§ REQUIREMENTS: Count the lines in the material below that contain the word "further", treating uppercase and lowercase letters as different, and reply with only that number.

§ DATASET RECORDS:
▬▬▬

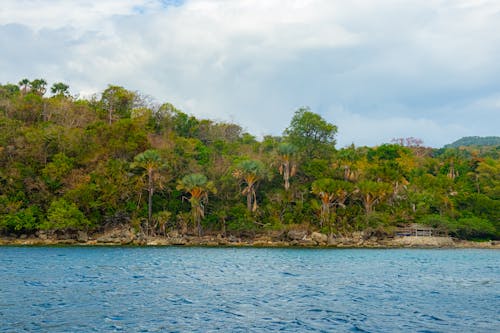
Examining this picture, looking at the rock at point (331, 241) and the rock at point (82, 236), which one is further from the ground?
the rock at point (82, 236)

▬▬▬

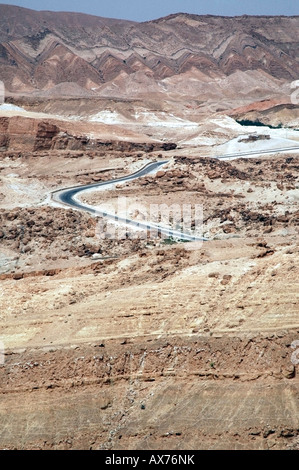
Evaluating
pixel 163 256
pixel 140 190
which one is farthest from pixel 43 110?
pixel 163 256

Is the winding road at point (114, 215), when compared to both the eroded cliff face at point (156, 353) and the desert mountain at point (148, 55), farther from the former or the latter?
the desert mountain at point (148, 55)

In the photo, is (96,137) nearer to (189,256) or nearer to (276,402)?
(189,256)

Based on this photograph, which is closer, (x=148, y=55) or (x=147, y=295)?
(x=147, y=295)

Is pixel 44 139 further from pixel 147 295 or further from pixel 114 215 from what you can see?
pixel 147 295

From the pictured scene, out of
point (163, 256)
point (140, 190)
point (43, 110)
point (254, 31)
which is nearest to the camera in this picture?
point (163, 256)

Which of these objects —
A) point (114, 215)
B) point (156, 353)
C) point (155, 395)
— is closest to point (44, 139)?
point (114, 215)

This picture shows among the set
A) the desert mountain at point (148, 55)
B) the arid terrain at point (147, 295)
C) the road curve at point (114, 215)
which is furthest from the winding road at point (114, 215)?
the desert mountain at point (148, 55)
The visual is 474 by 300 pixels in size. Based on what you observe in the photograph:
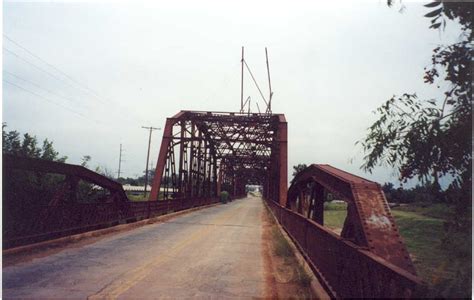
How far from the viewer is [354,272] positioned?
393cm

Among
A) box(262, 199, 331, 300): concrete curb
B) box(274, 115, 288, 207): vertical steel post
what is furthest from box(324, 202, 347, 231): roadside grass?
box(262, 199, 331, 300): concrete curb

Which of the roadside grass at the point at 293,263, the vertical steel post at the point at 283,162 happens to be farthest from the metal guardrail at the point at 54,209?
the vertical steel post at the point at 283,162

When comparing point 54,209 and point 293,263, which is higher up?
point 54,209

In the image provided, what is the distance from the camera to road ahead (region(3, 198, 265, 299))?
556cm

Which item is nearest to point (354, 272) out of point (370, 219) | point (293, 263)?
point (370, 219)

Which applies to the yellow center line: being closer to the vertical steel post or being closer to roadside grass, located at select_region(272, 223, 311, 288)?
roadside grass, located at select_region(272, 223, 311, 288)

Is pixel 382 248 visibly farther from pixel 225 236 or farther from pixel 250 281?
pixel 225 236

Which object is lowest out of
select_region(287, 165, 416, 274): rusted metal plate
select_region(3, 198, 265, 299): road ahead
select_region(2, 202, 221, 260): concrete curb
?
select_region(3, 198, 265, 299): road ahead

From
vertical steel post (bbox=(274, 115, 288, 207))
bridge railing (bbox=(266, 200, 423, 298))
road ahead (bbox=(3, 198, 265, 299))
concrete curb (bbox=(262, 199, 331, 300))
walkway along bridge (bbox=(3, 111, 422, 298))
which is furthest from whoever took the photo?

▬▬▬

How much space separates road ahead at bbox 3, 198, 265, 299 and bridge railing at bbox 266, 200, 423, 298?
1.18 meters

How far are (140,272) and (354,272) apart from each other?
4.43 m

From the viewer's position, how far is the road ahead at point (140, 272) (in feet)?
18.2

▬▬▬

§ WRITTEN SOLUTION: 2